Suppose the following Avro schema:
[
{ "type": "enum",
"name": "POSTag",
"namespace": "com.nitro.nlp",
"symbols": ["TO", "VB", "CC", "RB"]
},
{ "type": "record",
"name": "POS",
"namespace": "com.nitro.nlp",
"doc": "Part of speech tag",
"fields": [
{"name": "id", "type": "long"},
{"name": "token", "type": "string"},
{"name": "tag", "type": "POSTag"}
]
},
{ "type": "record",
"name": "ParsedPDF",
"namespace": "com.nitro.nlp",
"doc": "Parsed PDF",
"fields": [
{"name": "text", "type": "string"},
{"name": "pos", "type": { "type": "array", "items": "POS" } }
]
}
]
Then, let's create an RDD and try to do a predicate on the "pos" array from the ParsedPDF object:
ParquetInputFormat.setReadSupportClass(job, classOf[AvroReadSupport[ParsedPDF]])
val rdd = sc.newAPIHadoopFile(path, classOf[ParquetInputFormat[ParsedPDF]],
classOf[Void], classOf[ParsedPDF], job.getConfiguration
). map(_._2) // drop Void key
val projection = Projection[ParsedPDF](_.getText)
AvroParquetInputFormat.setRequestedProjection(job, projection)
val results = rdd.map(_.toString).collect().mkString("\n")
println(s"Projection of text field only: $results")
This fails the following way:
Error:(100, 41) exception during macro expansion:
java.lang.RuntimeException: Unsupported value type: ARRAY
at me.lyh.parquet.avro.Predicate$.applyToPredicate$1(Predicate.scala:137)
at me.lyh.parquet.avro.Predicate$.parse$1(Predicate.scala:162)

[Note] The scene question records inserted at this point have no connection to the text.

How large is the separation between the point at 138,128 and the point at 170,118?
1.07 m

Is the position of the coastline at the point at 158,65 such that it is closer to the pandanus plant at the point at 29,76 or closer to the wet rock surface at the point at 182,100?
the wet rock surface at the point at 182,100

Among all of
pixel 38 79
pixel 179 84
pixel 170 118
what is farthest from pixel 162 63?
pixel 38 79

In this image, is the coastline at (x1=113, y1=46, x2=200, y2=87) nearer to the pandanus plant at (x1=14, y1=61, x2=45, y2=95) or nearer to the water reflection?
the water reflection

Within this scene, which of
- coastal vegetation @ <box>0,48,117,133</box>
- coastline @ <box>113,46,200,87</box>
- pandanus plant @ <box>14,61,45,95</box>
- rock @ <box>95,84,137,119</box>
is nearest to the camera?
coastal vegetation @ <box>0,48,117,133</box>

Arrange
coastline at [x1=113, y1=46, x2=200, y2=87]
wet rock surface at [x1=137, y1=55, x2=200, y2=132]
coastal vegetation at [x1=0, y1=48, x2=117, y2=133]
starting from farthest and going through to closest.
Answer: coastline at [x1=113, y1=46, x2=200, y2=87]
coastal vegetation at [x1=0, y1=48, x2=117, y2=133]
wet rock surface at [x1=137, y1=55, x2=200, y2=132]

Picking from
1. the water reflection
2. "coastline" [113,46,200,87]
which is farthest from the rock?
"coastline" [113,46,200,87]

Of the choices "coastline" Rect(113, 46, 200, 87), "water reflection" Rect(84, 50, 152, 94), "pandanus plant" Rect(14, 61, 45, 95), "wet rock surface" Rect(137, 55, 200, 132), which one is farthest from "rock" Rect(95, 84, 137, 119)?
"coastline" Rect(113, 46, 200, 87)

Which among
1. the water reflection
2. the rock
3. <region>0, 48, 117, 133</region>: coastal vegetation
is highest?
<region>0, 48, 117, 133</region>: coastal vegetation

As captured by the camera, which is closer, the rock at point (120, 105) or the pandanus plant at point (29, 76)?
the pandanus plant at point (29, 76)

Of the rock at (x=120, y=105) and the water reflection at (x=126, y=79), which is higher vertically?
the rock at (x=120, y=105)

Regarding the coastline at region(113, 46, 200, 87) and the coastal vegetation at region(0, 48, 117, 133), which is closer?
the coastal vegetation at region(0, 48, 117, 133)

at me.lyh.parquet.avro.Predicate$.buildFilterPredicate(Predicate.scala:169)
at me.lyh.parquet.avro.Predicate$.applyImpl(Predicate.scala:17)
val predicate = Predicate[ParsedPDF](x => x.getPos.exists(i => i.getTag == POSTag.CC))
^
Is array support not available? If so, what's the list of Avro types that are currently supported?
Is there a plan to add array support to predicates?
Thanks!
Marek Kolodziej